A Google My Business account suspension is one of the worst things that can happen to a local business that relies on search traffic to get customers. If it’s happened to you, here’s what you can do.

What is a Google My Business account suspension?

There are two kinds of GMB account suspensions: hard suspensions and soft suspensions.

A hard suspension is where Google removes the GMB listing entirely. When someone searches for your business, they won’t see the knowledge panel with its information. Your website might still turn up, but your business listing won’t.

A soft suspension is where Google basically un-verifies your business profile. Your listing will still show up when people search and you’ll see it in your GMB dashboard. However, you won’t be able to make changes to it.

In general, hard suspensions are for businesses that shouldn’t have a GMB profile in the first place, like exclusively online businesses, or that engage in spammy or “black hat” tactics, like keyword stuffing and buying reviews. Soft suspensions are used for everything else, from simple breaches of the Google My Business guidelines to too many businesses listing at the same address.

How to check if your Google My Business listing is suspended

To check if your GMB listing is suspended, log into your GMB account. If it’s suspended, you’ll see a notification saying so. If you don’t, your listing is all good. Whatever drop in search traffic or calls has you worried is not because of a suspension.

Why did my business get suspended?

One of the most frustrating things about a GMB suspension is Google won’t tell you why it’s happened. They’re constantly trying to remove spammy, fake and suspicious listings, and a lot of that process is automated.

Some of the reasons your listing could be suspended are:

  • You’ve made a lot of changes to your listing in a short space of time.
  • You’re in a high-spam business, like attorneys, locksmiths and landscapers, and some anti-spam filter has been triggered accidentally.
  • Your phone number and address don’t match the ones on your website or other listings.
  • You use a P.O. box for an address.
  • You have a service area business but list a physical address.
  • Your website address redirects to something that isn’t a dedicated website.
  • More than one business shares the same address.
  • You’ve created multiple listings for the same business.
  • You’ve used keywords in your business name. For example, “Harry’s Pizza” is allowed, but “Harry’s Pizza — The Best Pizza in Dallas, Open 24/7” is not.
  • Your business isn’t eligible for a GMB listing because it doesn’t have a physical premises or service a specific area.
  • Too many Google users have said that the information in the listing is inaccurate.

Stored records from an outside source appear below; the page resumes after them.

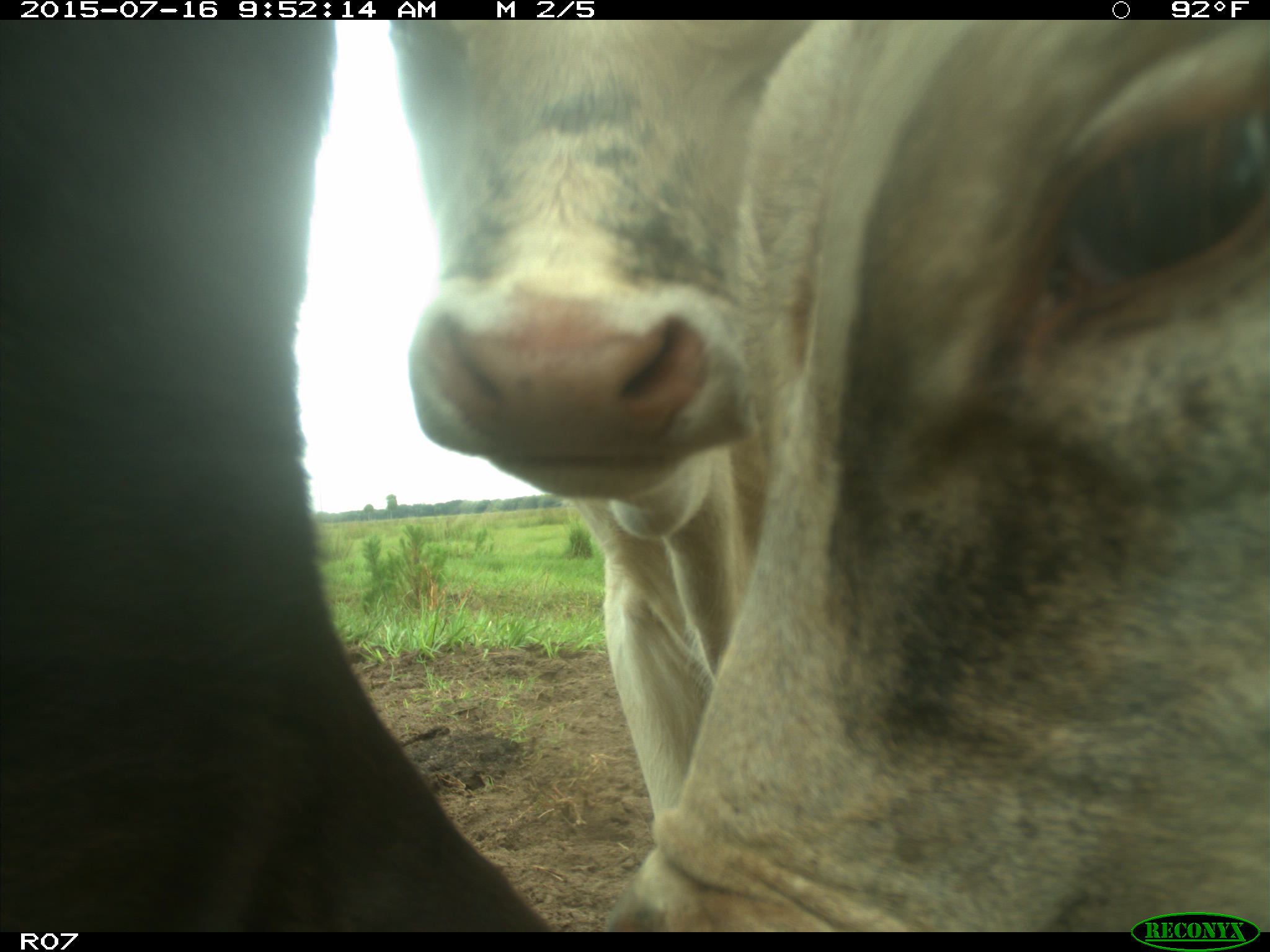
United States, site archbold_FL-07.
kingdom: Animalia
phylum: Chordata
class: Mammalia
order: Artiodactyla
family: Bovidae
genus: Bos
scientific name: Bos taurus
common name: domestic cow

Your listing can also be suspended if it violates any of the other terms of the Google My Business guidelines. Read through them carefully and check your listing.

How to fix a suspended account

GMB suspensions are pretty common, and fixing a suspended account isn’t too hard. You just have to correct whatever issue Google has with your listing and then request reinstatement.

First, look over your listing and make sure it abides by the GMB guidelines perfectly. You want every “t” crossed and “i” dotted correctly. Now is not the time to try and slip an extra keyword into your business name. If you’ve got multiple listings, disable all the others.

Next, make sure all the information on the listing—in particular, the phone number, address, website and opening hours—matches the information on your website. If your business isn’t open 24/7, don’t say it is.

Once you’ve got everything squared away, submit a request for reinstatement. You’ll have to re-verify your business listing and provide proof that it’s a physical premises at the address listed and that you’re the rightful owner. You’ll also need to confirm that it meets all the guidelines and explain what changes you’ve made to the listing since it was suspended.

Google claims that most appeals are reviewed and resolved within three business days. If you haven’t heard back or your request is rejected and you want to re-appeal it, contact them directly.

While your request for reinstatement is ongoing, don’t create a new listing or request reinstatement multiple times. This will just confuse the process.

How to stop your listing being suspended again

If your listing meets Google’s eligibility criteria and follows all the right guidelines, and you’re the rightful operator, then your GMB listing should be swiftly reinstated.

To make sure it doesn’t get suspended again:

  • Keep all the information, especially opening hours, up to date across both your GMB listing and website.
  • Don’t update or change your listing unnecessarily.
  • Make sure any updates you do make don’t break any of the guidelines.

It’s also a good idea to respond to reviews and post pictures to your listing. Not only does it show Google your business is real, but it increases the likelihood you’ll get listed at the top.